Building social connections isn’t an unwelcome goal. But these policy initiatives are hardly sufficient to stop or even slow the momentum of a social trend which has been gathering steam worldwide for decades. And when we can’t easily slow something, we had better brace for the consequences. In this case, the consequences include rising rates of chronic physical and emotional illness triggered by loneliness and social isolation (including the so-called “deaths of despair” highlighted by Nobel laureate Angus Deaton) as well as a further drift in politics toward communitarian agendas.


Surveys show that people around the world are feeling lonelier than ever. The issue has attracted growing attention from public officials and health experts, who have tied loneliness to unfavorable health outcomes—from higher rates of emotional and physiological illness to higher mortality rates.

  • Loneliness isn’t just a U.S. phenomenon. In a nationwide survey released in October from the BBC, a third of Britons said that they often or very often feel lonely. According to the charity Age UK, nearly half of Britons over 65 consider the television or a pet their main source of company. In Japan, there are more than half a million people under 40 who haven’t left their house or interacted with anyone for at least six months. The growing popularity of living alone is also mirrored around the world. In Canada, the share of solo households is now 28 percent. Across the European Union, it’s 34 percent.
  • Other qualitative behavioral changes may also be contributing to a loneliness epidemic. The measured rise in solo living across America is indeed dramatic. But other factors also point to declining social connectedness, such as delayed marriage and family formation; the erosion of civic organizations and other traditional sources of social support; declining job security; declining face-to-face interaction; and declining trust in institutions. To be sure, not all forms of social connectedness are declining. Some are improving—family time, for instance. It’s also possible that technological innovation is masking new forms of social cohesion. But on balance, it’s fair to say that our social bonds are weakening and our social horizons are narrowing.
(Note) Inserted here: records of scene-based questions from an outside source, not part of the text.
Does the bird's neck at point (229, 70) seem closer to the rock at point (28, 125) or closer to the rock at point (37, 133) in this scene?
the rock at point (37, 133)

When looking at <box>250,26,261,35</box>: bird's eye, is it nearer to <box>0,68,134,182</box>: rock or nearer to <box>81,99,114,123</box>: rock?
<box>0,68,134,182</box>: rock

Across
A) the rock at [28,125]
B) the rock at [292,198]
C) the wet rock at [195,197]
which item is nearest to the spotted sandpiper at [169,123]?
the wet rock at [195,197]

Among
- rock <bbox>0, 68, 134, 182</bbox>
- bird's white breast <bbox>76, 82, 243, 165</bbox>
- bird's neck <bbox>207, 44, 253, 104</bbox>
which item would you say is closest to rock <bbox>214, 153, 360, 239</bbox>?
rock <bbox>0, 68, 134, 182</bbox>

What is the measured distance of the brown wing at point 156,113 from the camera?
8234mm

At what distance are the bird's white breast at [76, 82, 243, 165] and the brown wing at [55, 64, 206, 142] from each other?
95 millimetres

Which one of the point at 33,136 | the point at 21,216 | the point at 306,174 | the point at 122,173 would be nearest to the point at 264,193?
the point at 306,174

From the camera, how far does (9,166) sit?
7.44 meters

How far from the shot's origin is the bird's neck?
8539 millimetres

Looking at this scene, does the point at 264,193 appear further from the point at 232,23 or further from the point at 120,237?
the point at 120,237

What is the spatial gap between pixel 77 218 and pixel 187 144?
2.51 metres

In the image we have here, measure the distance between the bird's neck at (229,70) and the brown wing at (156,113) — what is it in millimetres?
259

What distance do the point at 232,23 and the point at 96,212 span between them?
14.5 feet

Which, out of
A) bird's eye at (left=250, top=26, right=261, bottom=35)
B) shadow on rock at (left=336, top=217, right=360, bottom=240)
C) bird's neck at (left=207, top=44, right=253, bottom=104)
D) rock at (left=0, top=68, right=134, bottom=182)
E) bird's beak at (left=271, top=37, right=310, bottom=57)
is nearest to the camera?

  • Millennials may be the most active seekers of togetherness. There’s evidence that loneliness among American high school and college students has actually declined over the past few decades. Yet loneliness is still something that greatly troubles Millennials. According to the 2016 VICELAND UK Census, a broad-based survey of U.K. Millennials, loneliness is the number one fear of young people today—ranking ahead of losing a home, losing a job, and becoming the victim of a terrorist attack. A separate survey by Everyday Health finds that 42 percent of Millennial women are more afraid of loneliness than a cancer diagnosis, by far the highest share of any generation. This fear has been ingrained into the very lexicon of Millennials, immortalized in acronyms like “FOMO” and its many companion terms.